Since 2001, The Bard Prison Institute (BPI) has been offering the opportunity to receive a college education inside prisons throughout New York State. They offer courses inside three maximum-security prisons - Coxsackie, Eastern New York and Green Haven - as well as three medium-security prisons - Fishkill, Taconic and Woodbourne.

The Woodbourne facility acts as a transition center for inmates who were previously housed in maximum security institutions and have since been stepped down to a medium security level.

Gregory Phillips, of Brooklyn, New York, was one of three students who delivered a speech to the graduating class and those assembled. He thanked Leon Botstein, president of Bard College, Anthony Annucci, acting commissioner of the NYS Dept. of Corrections and Community Supervision and Woodbourne Correctional Facility Superintendent Lynn Lilley for bringing a college education opportunity into prison.

Phillips remembers when he was first transferred to Woodbourne three years ago. “I was just happy to be transferred closer to my family. I gave no thought to college. Truthfully, I believed I had destroyed any chance of me receiving a higher education,” Phillips said.

When a long-time friend introduced him to BPI, he applied and was accepted. He was first inspired by the “quiet energy” he encountered in BPI's computer lab. It was a community of students and educators, engaged in a serious pursuit they were all working toward together.

“The energy that was so unfamiliar, but enticing, was created by hard work,” he said. “It radiated from the sound of fingers typing, papers printing and deep academic conversation. I'm now one of those voices, and I feel that energy [today].”
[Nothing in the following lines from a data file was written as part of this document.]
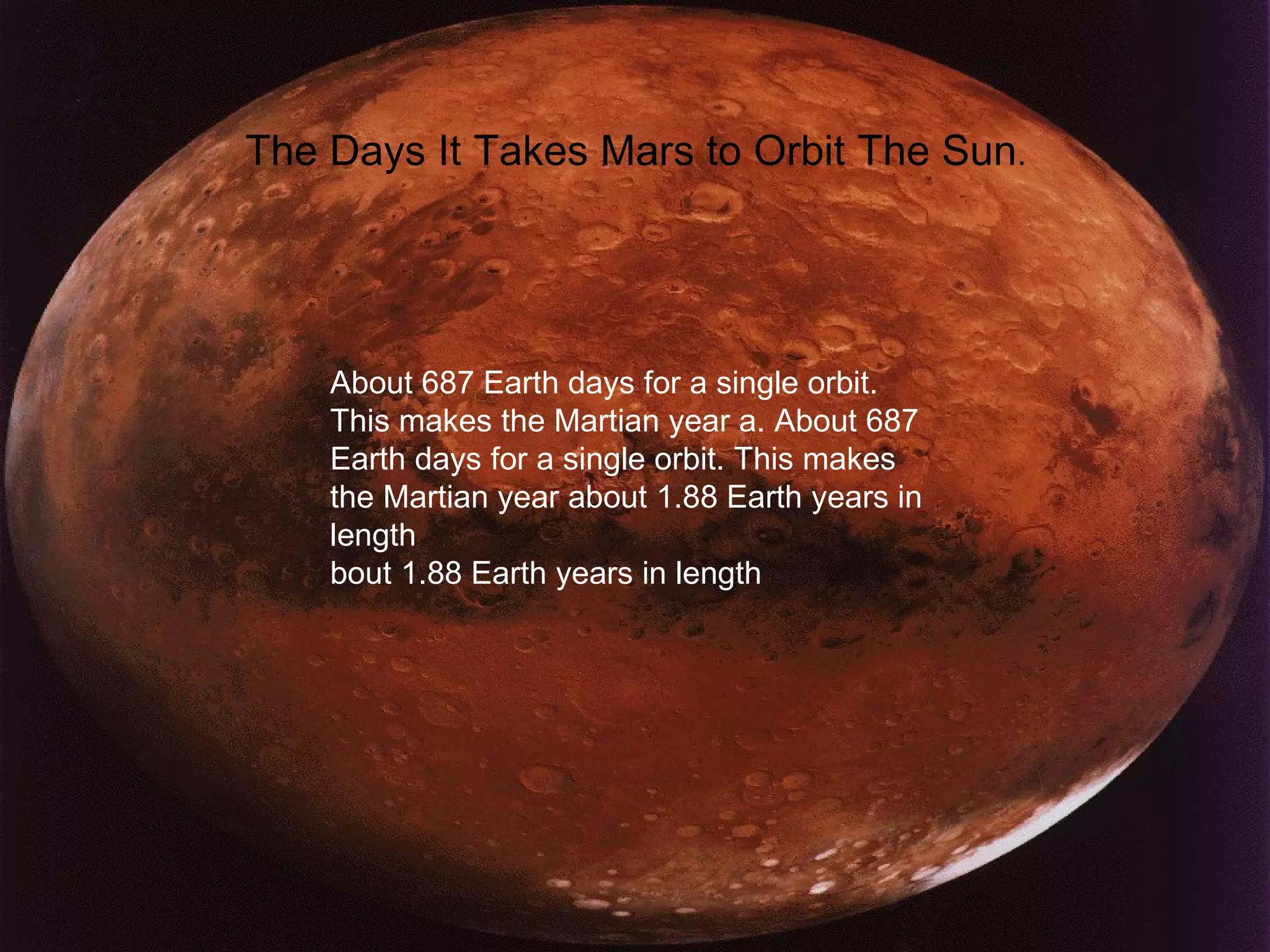 The Days It Takes Mars to Orbit The Sun.

About 687 Earth days for a single orbit. This makes the Martian year a. About 687 Earth days for a single orbit. This makes the Martian year about 1.88 Earth years in length
bout 1.88 Earth years in length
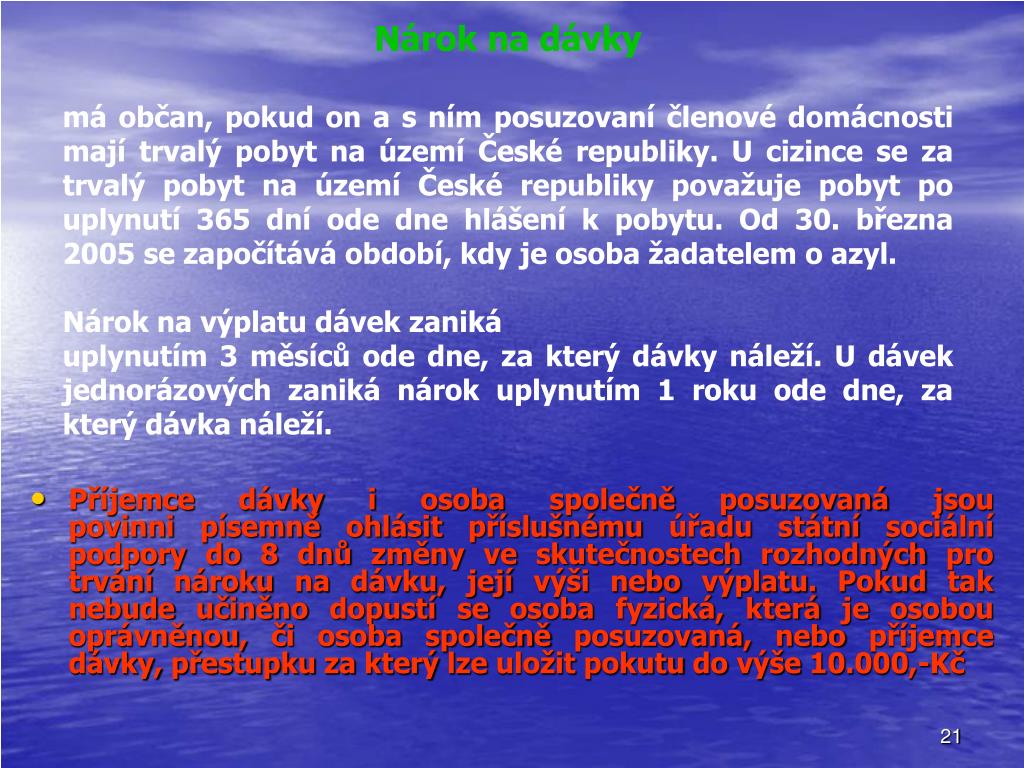 Nárok na dávky

má občan, pokud on a s ním posuzovaní členové domácnosti mají trvalý pobyt na území České republiky. U cizince se za trvalý pobyt na území České republiky považuje pobyt po uplynutí 365 dní ode dne hlášení k pobytu. Od 30. března 2005 se započítává období, kdy je osoba žadatelem o azyl.

Nárok na výplatu dávek zaniká
uplynutím 3 měsíců ode dne, za který dávky náleží. U dávek jednorázových zaniká nárok uplynutím 1 roku ode dne, za který dávka náleží.

• Příjemce dávky i osoba společně posuzovaná jsou povinni písemně ohlásit příslušnému úřadu státní sociální podpory do 8 dnů změny ve skutečnostech rozhodných pro trvání nároku na dávku, její výši nebo výplatu. Pokud tak nebude učiněno dopustí se osoba fyzická, která je osobou oprávněnou, či osoba společně posuzovaná, nebo příjemce dávky, přestupku za který lze uložit pokutu do výše 10.000,-Kč

21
Shaun P. McKnight, of Washington D.C. said for many years of his life he lacked confidence as a student. “Prior to Bard it had been 15 years since I was in a school setting. A high school drop out who hated school - that was me,” McKnight said. Upon his second attempt at attending college in prison, a spark was ignited. “The professors who believed in me more than I believed in myself and gave me the push that I yearned for.”

John Bruce Henson Jr., of Westford, New York. “When I came to prison, I know I disappointed a lot of people. Especially my family. I was overwhelmed by guilt and despair. I closed my eyes every night and reasons to die consumed me. I struggled to find peace and I searched for anything to cling to that could give my life coherence.”

Henson said that his sense of meaning first came from serving others as a hospice aide. Watching others struggle for life made him want to do more with his own. College was a way forward when that seemed almost unimaginable.

A college education dramatically reduces the rates at which students return to prison after release. It affects all those whose fates intersect inside our prison system - not only for students, but for their children and extended families. It offers the prospect of change that can reverberate through future generations.